According to a new Akamai analysis, the company's experts classified about 79 million domains as dangerous in the first half of 2022; based on a NOD (newly observed domain) dataset, this is about 13 million malicious domains per month, representing 20.1% of all the successfully resolved NODs.
According to Akamai, a NOD is any domain queried for the first time in the last 60 days. And by “malicious,” it means a domain name that leads to a site meant to phish, spread malware or do some other kind of damage online.
Akamai said, “[The NOD dataset] is where you find freshly registered domain names, typos, and domains that are only very rarely queried on a global scale.” The company observes about 12 million new NODs daily, of which slightly more than 2 million are successfully resolved.

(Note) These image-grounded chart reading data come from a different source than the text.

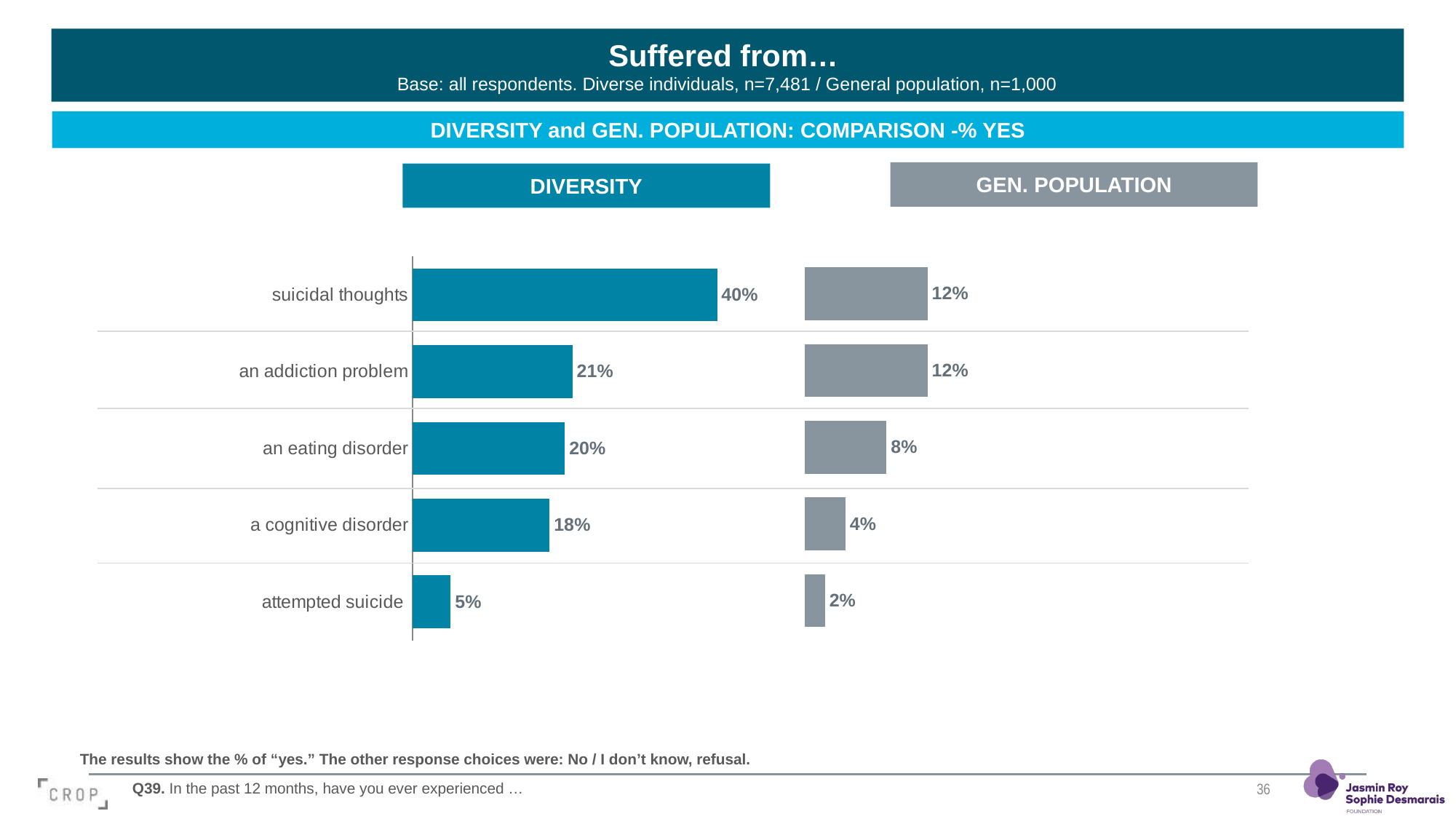
What kind of chart is used on this slide? Bar chart What is the title of the slide's chart section? Suffered from… In the GEN. POPULATION chart, which category has the lowest value? attempted suicide What is the difference between the DIVERSITY and GEN. POPULATION values for suicidal thoughts? 28 percentage points In the DIVERSITY chart, what percentage suffered from suicidal thoughts? 40% In the GEN. POPULATION chart, what is the value for attempted suicide? 2% In the GEN. POPULATION chart, what percentage suffered from a cognitive disorder? 4% Which is larger: the DIVERSITY value for a cognitive disorder or the GEN. POPULATION value for a cognitive disorder? DIVERSITY In the DIVERSITY chart, what is the difference between an addiction problem and an eating disorder? 1 percentage point In the GEN. POPULATION chart, what percentage suffered from an eating disorder? 8% In the DIVERSITY chart, which category has the highest value? suicidal thoughts How many categories are shown in the DIVERSITY chart? 5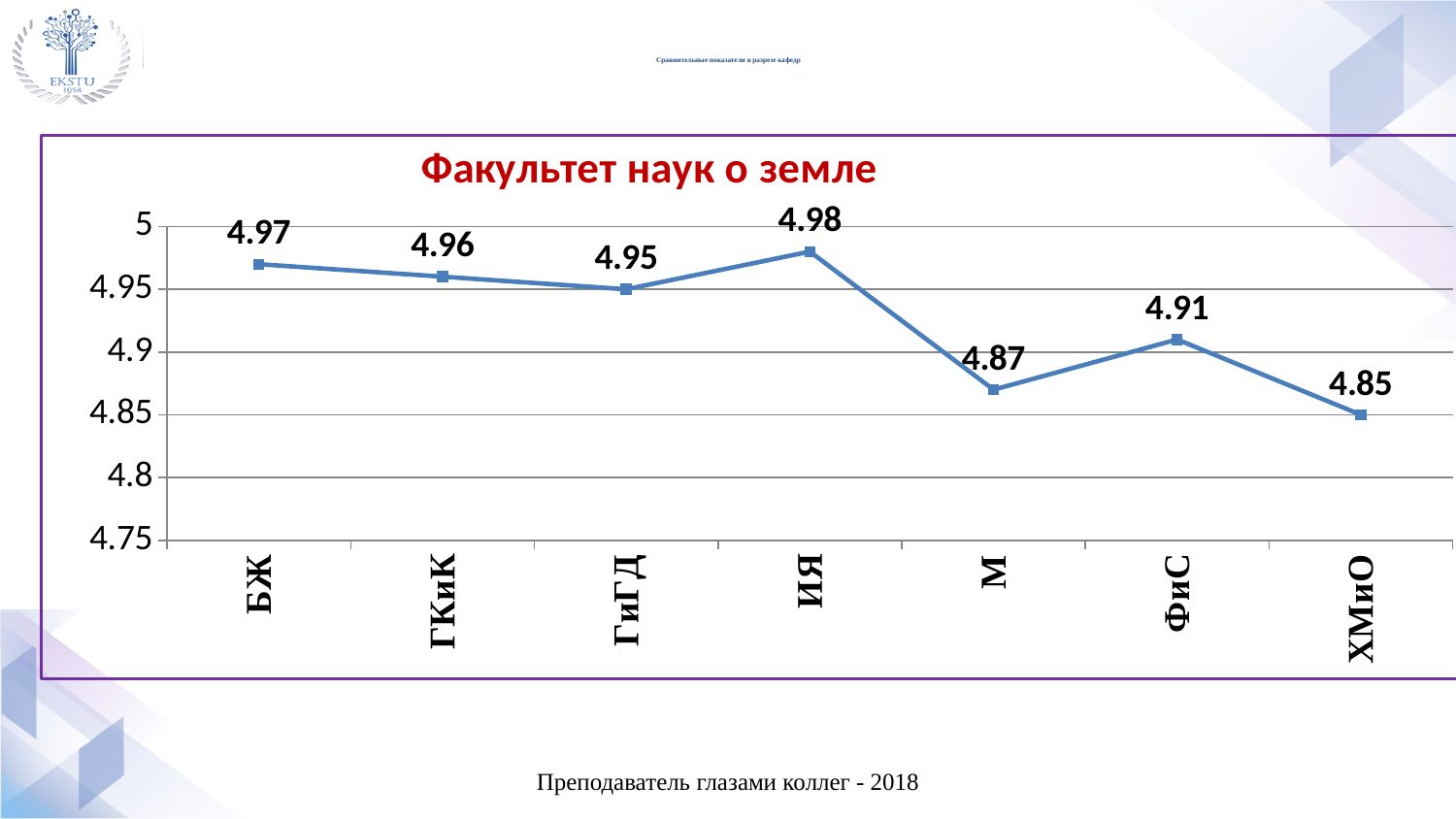
What is the title of the chart? Факультет наук о земле What is the value for ХМиО? 4.85 What is the difference between the values for БЖ and М? 0.10 What is the value for ИЯ? 4.98 Which category has the highest value? ИЯ What is the value for ФиС? 4.91 Which is larger, the value for ГКиК or the value for ФиС? ГКиК Which category has the lowest value? ХМиО How many categories are plotted on the chart? 7 Do the values rise or fall from ИЯ to М? fall Is the value for М greater or less than 4.9? less What kind of chart is shown on the slide? line chart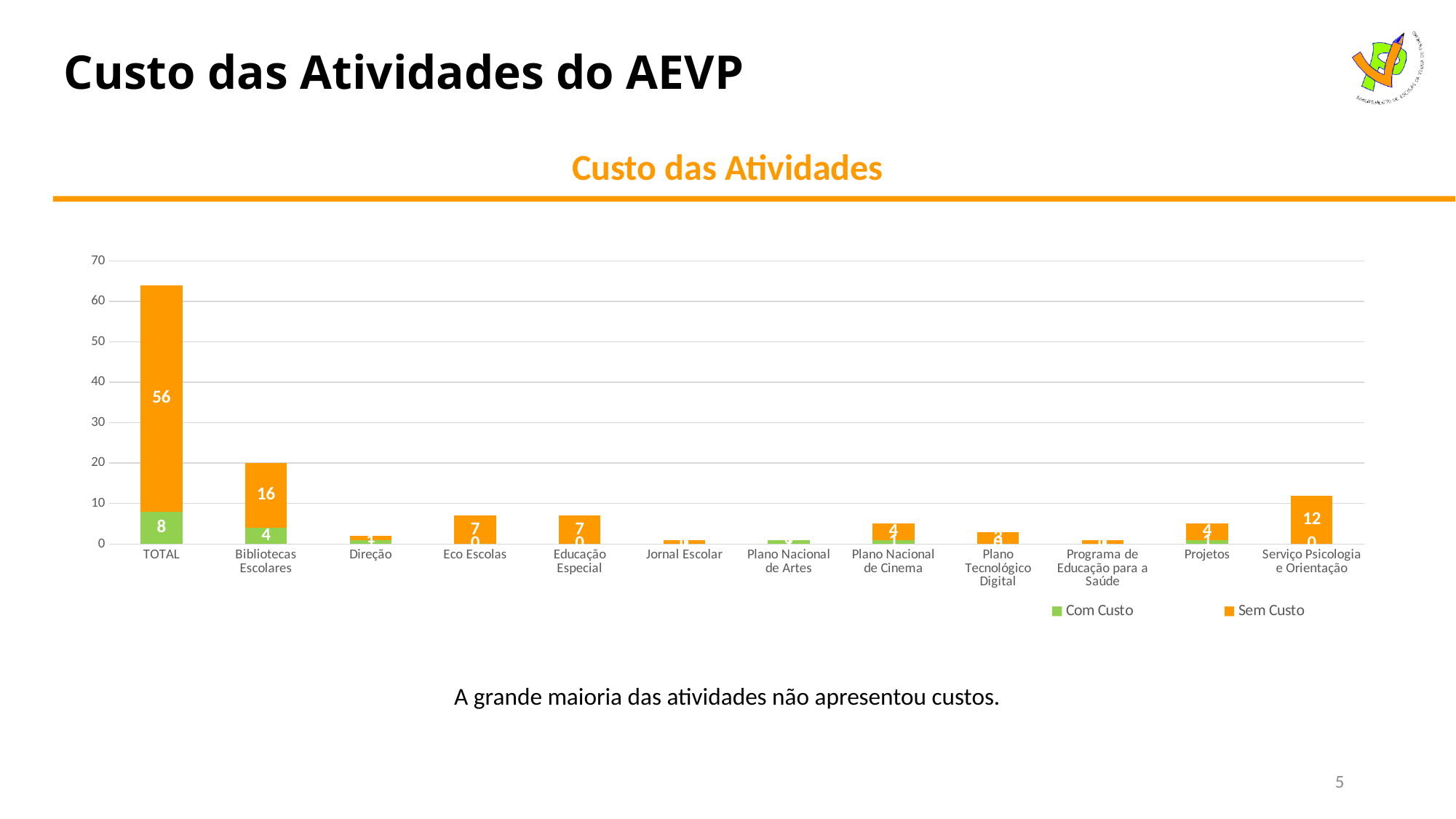
What kind of chart is shown on the slide? Stacked bar chart What is the Sem Custo value for Bibliotecas Escolares? 16 What is the Com Custo value for TOTAL? 8 How many categories are shown on the x axis? 12 What is the Sem Custo value for TOTAL? 56 Which category has the tallest stacked bar? TOTAL What is the Sem Custo value for Serviço Psicologia e Orientação? 12 How many series does the legend list? 2 What is the total height of the stacked bar for TOTAL? 64 What is the difference between the Sem Custo and Com Custo values for TOTAL? 48 Is the total stacked bar for TOTAL greater or less than 60? greater What is the total height of the stacked bar for Bibliotecas Escolares? 20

The organization uses relatively simple procedures to determine whether a domain is harmful or not. With the assistance of the larger cybersecurity community, Akamai compiled a 30-year predictive list of known domain generation algorithms (DGAs) that may be used to detect domains registered with DGAs.

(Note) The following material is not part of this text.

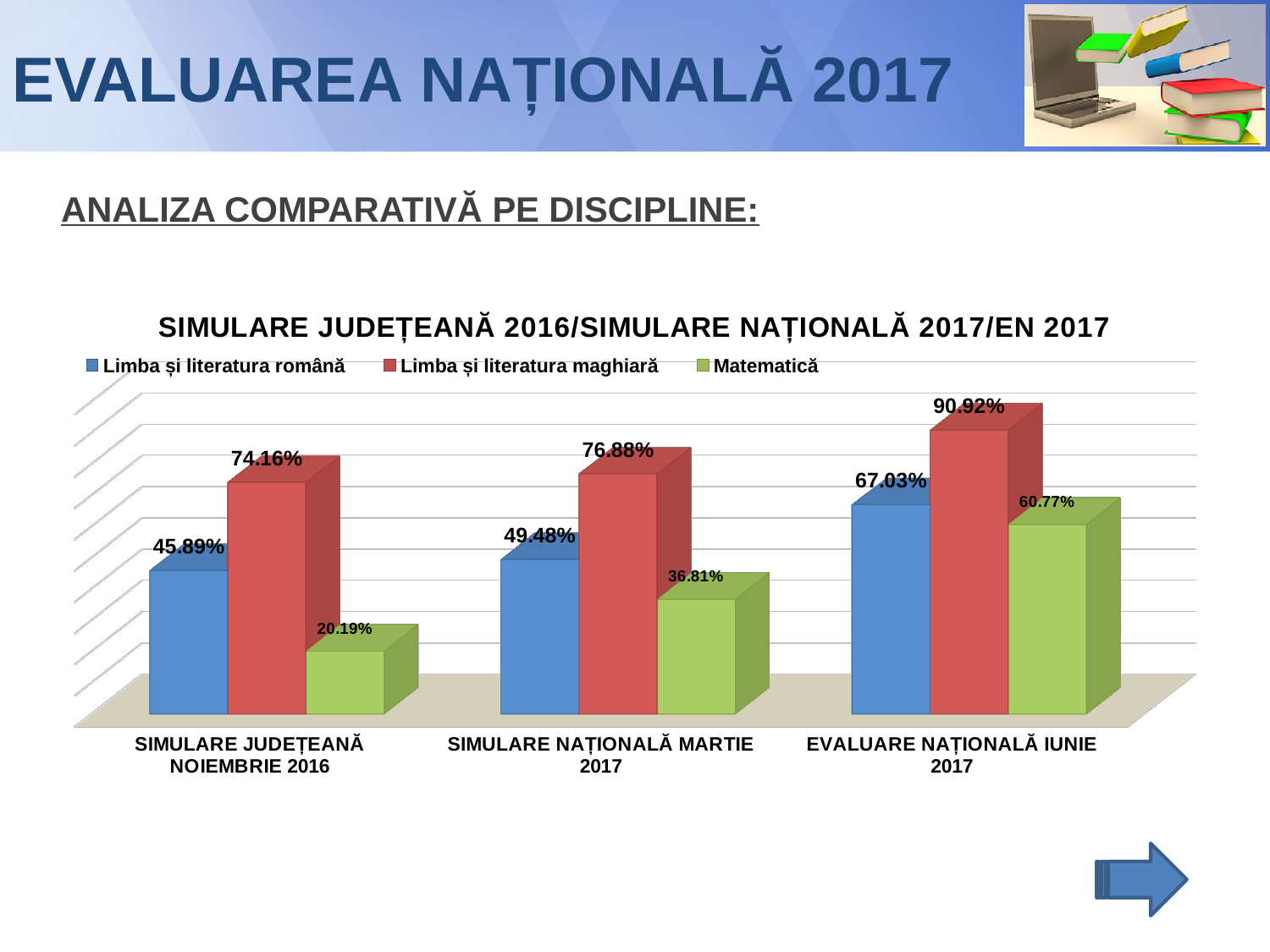
What kind of chart is shown on the slide? Bar chart Which is larger at EVALUARE NAȚIONALĂ IUNIE 2017: Limba și literatura română or Matematică? Limba și literatura română How many series does the legend list? 3 What is the value for Matematică at SIMULARE NAȚIONALĂ MARTIE 2017? 36.81% What is the value for Limba și literatura maghiară at EVALUARE NAȚIONALĂ IUNIE 2017? 90.92% Which category has the lowest value for Matematică? SIMULARE JUDEȚEANĂ NOIEMBRIE 2016 Do the Matematică values rise or fall from left to right across the categories? Rise What is the difference between the Limba și literatura maghiară value and the Limba și literatura română value at SIMULARE NAȚIONALĂ MARTIE 2017? 27.40% What is the value for Limba și literatura română at SIMULARE JUDEȚEANĂ NOIEMBRIE 2016? 45.89% Which category has the highest value for Limba și literatura maghiară? EVALUARE NAȚIONALĂ IUNIE 2017 How many categories are shown on the x axis? 3 What is the value for Matematică at EVALUARE NAȚIONALĂ IUNIE 2017? 60.77%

Since DGA domains may be created in quantity for even temporary campaigns, hackers frequently use them to distribute malware and host phishing pages. Think of DGAs as places on the internet where malware and other things can meet up and use them.
According to the company, most of Akamai's malicious domain detections come from the “more than 190 NOD-specific detection criteria” it employs for NOD-based detection. They also mentioned that among the 79 million malicious NODs it discovered in the first half of the year, there were only 0.00042 percent false positives.
There are other options than Akamai's NOD detection, such as Cisco's “newly seen domain” detection system, which scans DNS data and alerts users to potentially dangerous websites.
Although it's unclear how those services stack up against Akamai's, their end objectives seem to be comparable and indicate that NODs are a well-known security issue that other businesses are seeking to address.